▶ **Excerpt to read**:
---------------

This algorithm is able to summarize each shot in keyframes depending on the intensity of action of the scene in a computationally efficient manner. Moreover it provides low-motion activity keyframes that usually yields a better performance in the person detection phase.

Low-level descriptors

Once the video sequence has been divided into shots and the keyframes have been selected, low-level descriptors are extracted to describe the audio-visual soccer content. Audio descriptors (Kim et al. 2005) play a crucial role in the summarization process of soccer sequences because the most important events tend to happen where the audio presents concrete features. For example in a goal occasion the audio power suddenly increases and in a referee’s whistle instance specific harmonics are spotted at concrete frequency ranges. Motion descriptors (Sikora 2001) describe the level of action in the scene (e.g. the peace in a panoramic view or the high intensity movement in a goal occasion) and at the same time they can provide information about camera operations such as pannings, tiltings, zooms-in, etc. These descriptors are efficiently computed exploiting the motion compensation information provided in the MPEG streams. Color descriptors (Sikora 2001) in soccer events help in recognizing the type of view of the field (close-up shot, medium shot, long shot, the stands, etc.). The color descriptors have been calculated using the MPEG-7 Low Level Feature Extraction Library (Bastan et al. 2010).

In order to extract low-level descriptors, and taking into account the soccer field, the following MPEG-7 descriptors have been selected:

Audio domain The audio WaveForm, the audio power, the audio fundamental frequency, the audio spectrum envelope and the audio spectrum centroid.

Motion domain The motion activity descriptor and the camera motion descriptor.

Color domain The color structure descriptor, the dominant color descriptor and the color layout descriptor.

Persons descriptor

The detection of soccer players in close-up shots is a very important feature of the highlights summary generator system. However, in order to develop an efficient system of soccer player’s detection, some constraints derived from the soccer scenarios need to be taken into account. In particular, images with low resolution and/or high luminance variation, faces with different scale factors, rotations, poses and/or occlusions, profile faces tilted up to 90° as well as high angles face shots can be found in the soccer scenario. Although results on sports players detection have been reported (Ballan et al. 2007; Mahmood et al. 2012; Viola and Jones 2004), and there are a number of general face detection schemes (Yang et al. 2002; Zhang and Zhang 2010), there is a need to develop more robust schemes taking into account these soccer-based constraints. In this context a robust persons descriptor based on a face detection approach has been implemented targeted to detect players in a soccer video sequence. Our approach is based on the well-known Viola and Jones AdaBoost (2004) approach face detector where a skin filter has been included to decrease the number of false alarms. Let us note, that the person descriptor can also be applied to detect events where persons are involved. Figure 2 shows some examples of close-ups detected with the proposed approach.
Figure 2
Figure 2

Face detections in soccer. Profile case (a). Detections in the bench and public examples (b). Different poses and high angle shots (c, d, e).

---------------

▶ **Excerpted data**:
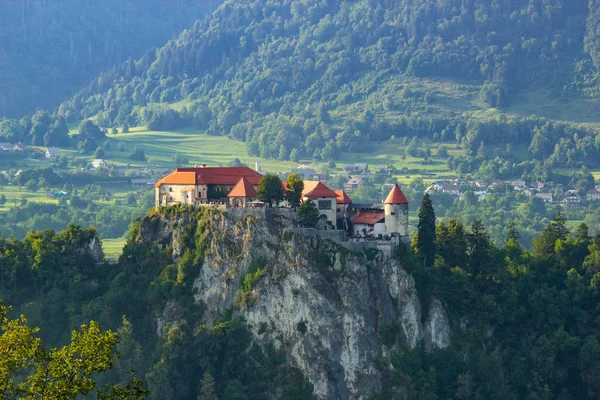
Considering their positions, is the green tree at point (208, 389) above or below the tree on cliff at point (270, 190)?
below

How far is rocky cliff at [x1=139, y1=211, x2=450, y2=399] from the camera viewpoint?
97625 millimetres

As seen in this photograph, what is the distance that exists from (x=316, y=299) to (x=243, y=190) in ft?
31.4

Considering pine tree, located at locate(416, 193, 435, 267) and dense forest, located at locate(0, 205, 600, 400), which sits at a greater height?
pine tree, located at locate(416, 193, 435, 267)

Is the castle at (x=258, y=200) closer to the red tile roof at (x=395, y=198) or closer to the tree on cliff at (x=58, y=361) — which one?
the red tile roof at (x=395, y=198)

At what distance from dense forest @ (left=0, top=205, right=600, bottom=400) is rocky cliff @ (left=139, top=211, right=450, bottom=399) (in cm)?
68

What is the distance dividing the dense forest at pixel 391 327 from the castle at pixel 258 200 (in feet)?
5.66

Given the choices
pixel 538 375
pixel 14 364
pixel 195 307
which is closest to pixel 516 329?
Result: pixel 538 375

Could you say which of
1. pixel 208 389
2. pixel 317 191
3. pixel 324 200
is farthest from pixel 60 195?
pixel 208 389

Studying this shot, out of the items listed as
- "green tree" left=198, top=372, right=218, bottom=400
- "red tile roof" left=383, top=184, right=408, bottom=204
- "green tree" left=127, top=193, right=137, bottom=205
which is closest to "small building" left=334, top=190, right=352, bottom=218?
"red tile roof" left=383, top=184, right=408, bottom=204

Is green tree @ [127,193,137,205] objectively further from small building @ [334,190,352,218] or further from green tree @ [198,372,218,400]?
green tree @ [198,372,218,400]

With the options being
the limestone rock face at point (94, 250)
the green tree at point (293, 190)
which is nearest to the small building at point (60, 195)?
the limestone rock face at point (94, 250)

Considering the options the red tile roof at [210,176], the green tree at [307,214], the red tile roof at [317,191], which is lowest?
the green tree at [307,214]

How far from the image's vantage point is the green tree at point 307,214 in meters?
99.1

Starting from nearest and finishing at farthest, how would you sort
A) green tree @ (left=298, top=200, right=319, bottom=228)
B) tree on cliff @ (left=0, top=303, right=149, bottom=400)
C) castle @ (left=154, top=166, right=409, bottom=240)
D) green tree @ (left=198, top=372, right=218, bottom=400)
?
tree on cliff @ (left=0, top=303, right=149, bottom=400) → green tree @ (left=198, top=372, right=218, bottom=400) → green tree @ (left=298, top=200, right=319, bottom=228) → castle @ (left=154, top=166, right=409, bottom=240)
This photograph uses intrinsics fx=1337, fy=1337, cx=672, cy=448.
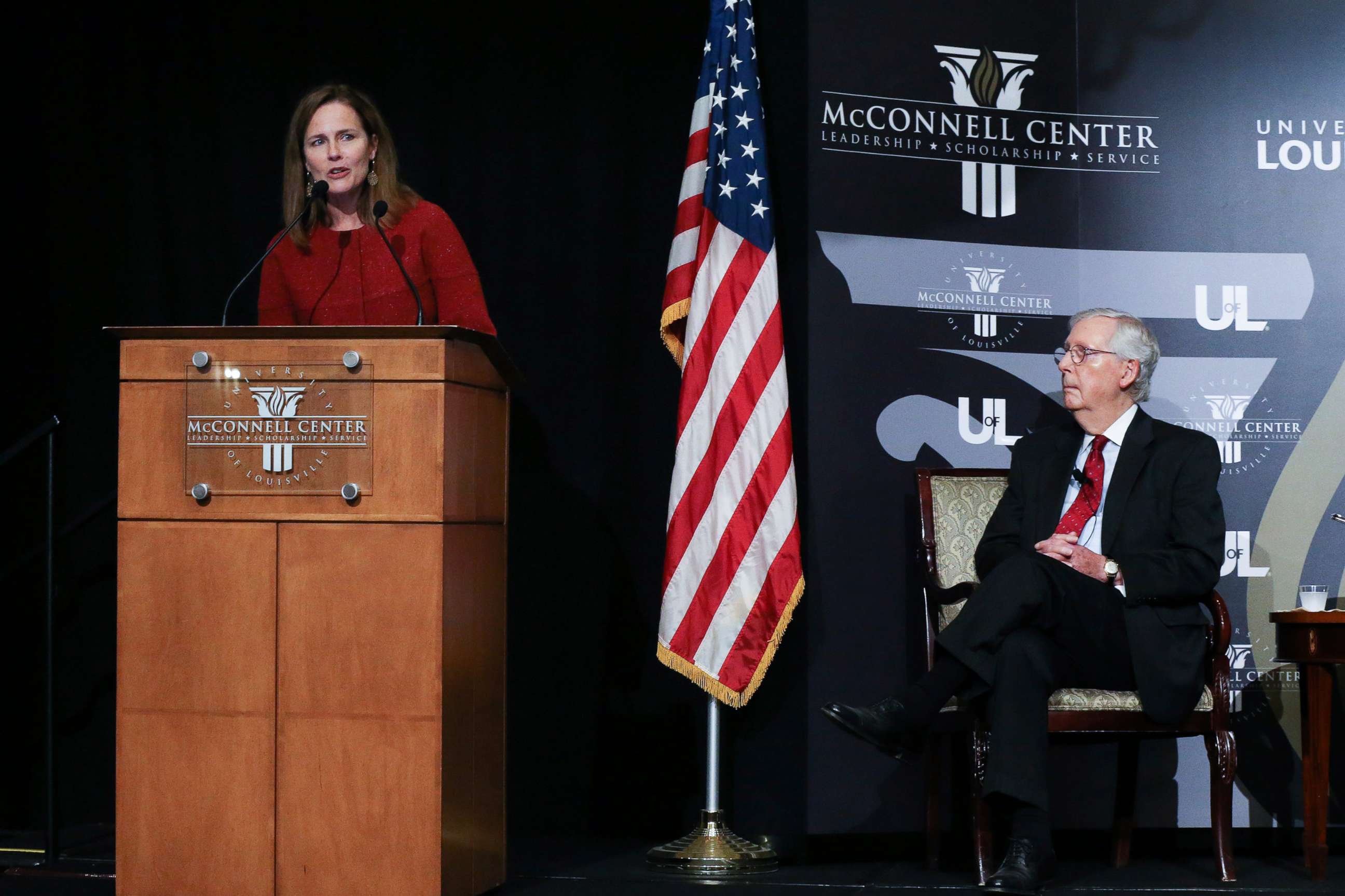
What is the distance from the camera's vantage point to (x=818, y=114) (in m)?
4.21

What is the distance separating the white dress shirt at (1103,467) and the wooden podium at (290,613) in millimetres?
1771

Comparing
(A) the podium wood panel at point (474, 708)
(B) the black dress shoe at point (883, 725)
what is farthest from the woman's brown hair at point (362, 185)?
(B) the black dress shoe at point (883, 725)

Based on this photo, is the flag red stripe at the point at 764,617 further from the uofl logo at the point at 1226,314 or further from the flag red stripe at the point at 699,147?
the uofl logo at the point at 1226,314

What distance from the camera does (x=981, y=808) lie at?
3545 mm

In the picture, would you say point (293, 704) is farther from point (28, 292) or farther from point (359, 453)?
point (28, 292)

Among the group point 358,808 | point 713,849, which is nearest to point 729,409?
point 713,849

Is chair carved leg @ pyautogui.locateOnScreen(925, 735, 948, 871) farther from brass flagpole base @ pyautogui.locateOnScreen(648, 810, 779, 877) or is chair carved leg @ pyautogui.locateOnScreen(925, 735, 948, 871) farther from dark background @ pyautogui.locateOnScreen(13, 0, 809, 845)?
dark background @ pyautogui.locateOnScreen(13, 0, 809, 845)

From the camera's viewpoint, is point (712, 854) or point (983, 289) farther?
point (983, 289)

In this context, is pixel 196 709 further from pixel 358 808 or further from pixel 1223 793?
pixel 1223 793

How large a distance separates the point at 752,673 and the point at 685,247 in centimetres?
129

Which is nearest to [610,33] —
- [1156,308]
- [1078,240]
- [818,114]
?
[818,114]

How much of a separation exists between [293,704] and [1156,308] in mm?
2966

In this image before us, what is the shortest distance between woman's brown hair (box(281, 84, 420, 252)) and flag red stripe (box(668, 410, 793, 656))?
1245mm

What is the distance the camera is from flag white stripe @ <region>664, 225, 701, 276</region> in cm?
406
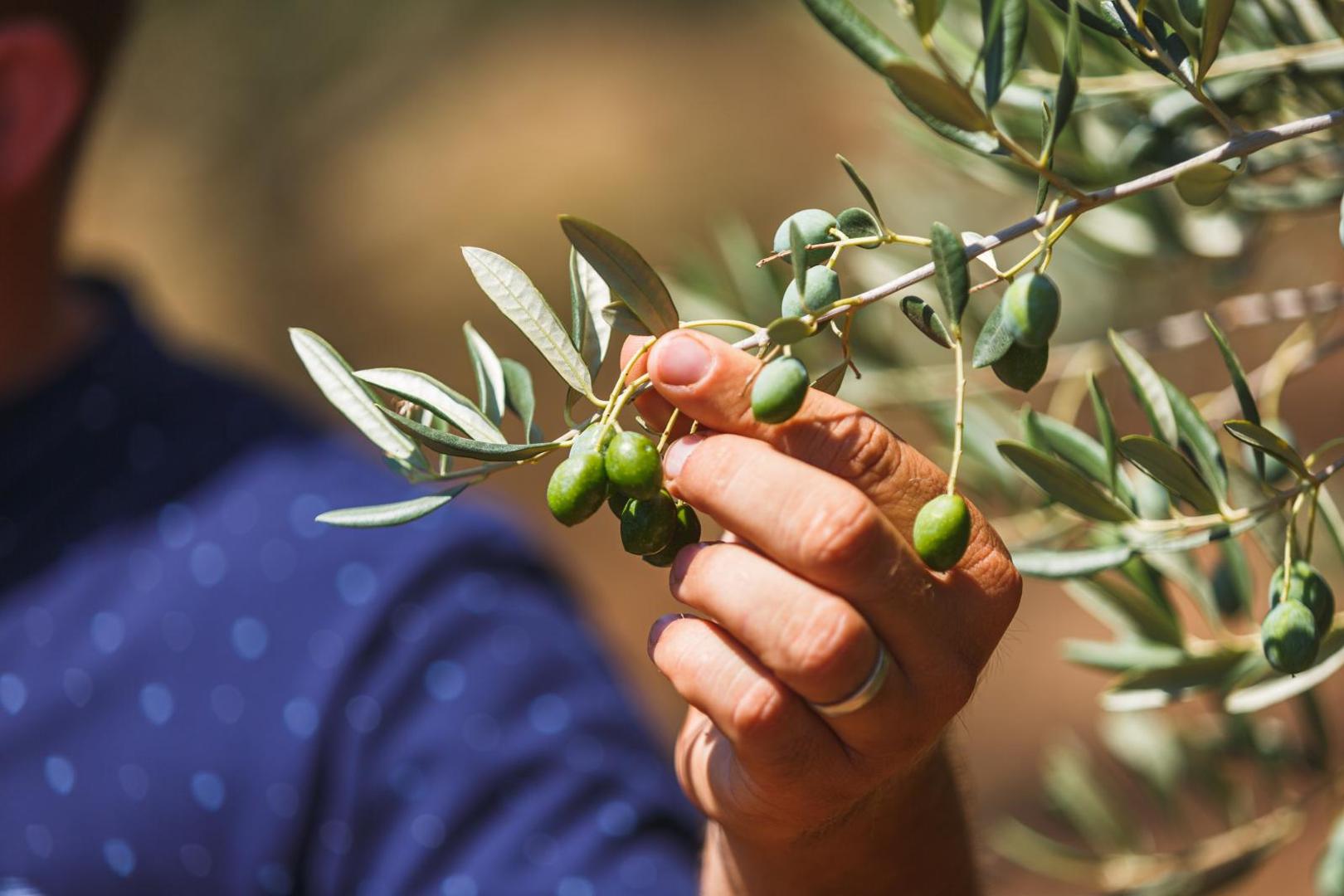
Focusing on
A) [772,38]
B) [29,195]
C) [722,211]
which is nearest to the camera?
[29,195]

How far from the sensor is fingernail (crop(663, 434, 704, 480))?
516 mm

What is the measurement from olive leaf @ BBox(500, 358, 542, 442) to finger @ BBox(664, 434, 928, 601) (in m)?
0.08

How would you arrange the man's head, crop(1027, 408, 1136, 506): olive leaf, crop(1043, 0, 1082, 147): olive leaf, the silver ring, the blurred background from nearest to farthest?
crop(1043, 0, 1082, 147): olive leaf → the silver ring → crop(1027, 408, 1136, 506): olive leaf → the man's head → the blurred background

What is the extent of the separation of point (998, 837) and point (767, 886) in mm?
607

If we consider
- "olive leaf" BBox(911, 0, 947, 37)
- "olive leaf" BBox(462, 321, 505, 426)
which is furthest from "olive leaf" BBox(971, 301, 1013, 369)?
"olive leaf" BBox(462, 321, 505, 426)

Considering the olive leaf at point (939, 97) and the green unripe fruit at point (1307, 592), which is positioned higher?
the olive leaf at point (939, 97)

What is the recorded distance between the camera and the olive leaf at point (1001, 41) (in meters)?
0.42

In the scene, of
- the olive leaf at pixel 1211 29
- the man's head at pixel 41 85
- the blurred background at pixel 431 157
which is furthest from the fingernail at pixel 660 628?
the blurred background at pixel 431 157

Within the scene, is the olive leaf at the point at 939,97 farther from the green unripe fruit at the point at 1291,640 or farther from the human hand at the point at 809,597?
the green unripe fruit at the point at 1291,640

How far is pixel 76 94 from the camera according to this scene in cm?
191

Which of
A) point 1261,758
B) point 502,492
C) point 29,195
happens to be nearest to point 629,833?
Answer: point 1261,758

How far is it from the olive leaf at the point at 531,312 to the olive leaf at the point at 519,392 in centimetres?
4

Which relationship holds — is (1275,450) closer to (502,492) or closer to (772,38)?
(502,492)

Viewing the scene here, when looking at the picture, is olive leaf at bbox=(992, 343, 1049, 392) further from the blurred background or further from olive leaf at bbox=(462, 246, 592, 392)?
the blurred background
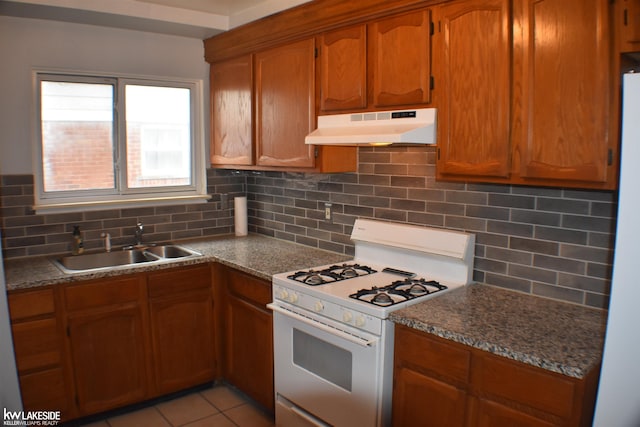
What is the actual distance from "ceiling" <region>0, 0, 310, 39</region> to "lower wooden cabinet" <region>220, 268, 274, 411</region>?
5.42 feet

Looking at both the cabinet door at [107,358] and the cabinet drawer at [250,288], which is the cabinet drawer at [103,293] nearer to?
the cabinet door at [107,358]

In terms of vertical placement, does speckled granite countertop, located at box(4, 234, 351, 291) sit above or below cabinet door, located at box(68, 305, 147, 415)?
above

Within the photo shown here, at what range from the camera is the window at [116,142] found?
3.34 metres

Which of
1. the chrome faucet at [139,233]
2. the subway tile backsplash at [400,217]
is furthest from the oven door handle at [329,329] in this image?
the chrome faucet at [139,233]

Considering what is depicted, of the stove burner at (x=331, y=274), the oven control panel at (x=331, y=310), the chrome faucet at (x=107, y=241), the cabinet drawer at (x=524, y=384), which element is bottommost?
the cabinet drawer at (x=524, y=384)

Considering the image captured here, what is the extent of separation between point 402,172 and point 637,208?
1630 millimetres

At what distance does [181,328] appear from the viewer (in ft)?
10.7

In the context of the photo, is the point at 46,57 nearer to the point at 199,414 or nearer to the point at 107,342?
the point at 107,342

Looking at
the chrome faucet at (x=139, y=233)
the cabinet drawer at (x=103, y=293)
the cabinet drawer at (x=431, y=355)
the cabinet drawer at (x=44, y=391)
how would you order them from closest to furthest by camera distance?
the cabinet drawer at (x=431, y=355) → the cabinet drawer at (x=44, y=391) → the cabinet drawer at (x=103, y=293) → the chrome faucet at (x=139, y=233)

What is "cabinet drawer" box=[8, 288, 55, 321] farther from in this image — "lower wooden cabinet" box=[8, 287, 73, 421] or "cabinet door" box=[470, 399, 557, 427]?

---------------

▶ **Your tasks**:
1) In the soccer video excerpt, can you set down word for word the part that opens with "Audio domain The" and closes with "color layout descriptor."?
2) Can you take the excerpt on soccer video summarization further, picking up right after its final sentence?

▶ **The answers**:
1)
Audio domain The audio WaveForm, the audio power, the audio fundamental frequency, the audio spectrum envelope and the audio spectrum centroid.

Motion domain The motion activity descriptor and the camera motion descriptor.

Color domain The color structure descriptor, the dominant color descriptor and the color layout descriptor.

2)
The general overview of the system is shown in Figure 3, where several classifiers are used for the face detection stage using the approaches presented by Viola and Jones (Viola and Jones 2004) and available in (
Figure 3
Figure 3

General overview of the persons descriptor system.

A specific trained classifier to detect head and shoulders has also been used (, to increase the detection rate. The skin filter is derived from the method proposed in (Soriano et al. 2000) but using the RGB and HSV color subspaces instead. Subsequently a simple condition adapted from (Phung et al. 2005) is defined for the HSV subspace to refine the detection. Finally, a decision block to reduce the false alarm level is applied. The proposed approach takes into account all the possible ethnic groups.

The recall and precision of the proposed face detection approach using groundtruth B present values of 92.8 and 89.45% respectively. In this case, to check the robustness of the approach, the test has been performed with a database formed by 550 images with multiple faces from the second and third Spanish soccer division, which present a worse scenario (less cameras, worse illumination) than first division since the TV production for these categories have a different production process. The good results found in these adverse and demanding scenarios proof the validity of the approach to be used in easier 1st division matches.

Replay detector

The most interesting events of interest in a soccer game are usually presented through replays from different scene viewpoints or in slow motion. Hence, replay detection approaches can offer reliable descriptors in the highlights summarization process.

The TV production style in soccer media usually identifies the beginning and ending of a replay using two identical logos. Therefore, the strategy to detect a video sequence soccer replay can be based on logo detection and is generally implemented in four stages (Zhonghua et al. 2007; Xiaofeng et al. 2004; Jinjun et al. 2005; Wei and Yang 2011): searching for video frames that are candidates to contain a logo, detection of the logo pattern used in the soccer media, matching of the logo pattern along the soccer video and pairing the detected logos to identify the replays.

The proposed replay detector is presented in Figure 4 and it is based on (Wei and Yang 2011), that has been modified to improve the false detection rate.
Figure 4
Figure 4

Replay detector.

The algorithm employed in the first step uses the luminance difference between frames to detect the peaks along the video frames that characterize a logo presence. This method is suitable for hard logo transitions; however, as it presents a low performance for gradual transitions, the algorithm in (Wei and Yang 2011) has been modified by adding a shot boundary detector (Abd-Almageed 2008). An algorithm, based on the k-means clustering algorithm on the luminance and variance of the frame images, is applied in order to detect the logo template.

Once the logo templates have been detected, the logos and the candidate images are converted to gray scale, and a pixel-by-pixel subtraction is performed. The sum of all the differences gives an idea about their similarity. Finally, a threshold is applied to detect the correct matches that present the lowest difference values.

The proposed approach has been tested in a database formed by different logo patterns with a total number of logos to be detected of 507 and 226 replays. The recall and precision in the logo detection process is of 100 and 99.6% respectively. In reference to the detection of the replays, the recall is 99.12 and 100% for the precision, which means some missing replays due to logos not detected. A replay is identified if only its beginning and ending logos are detected. In TV production styles that only use single logos, the pairing logos stage is not applied.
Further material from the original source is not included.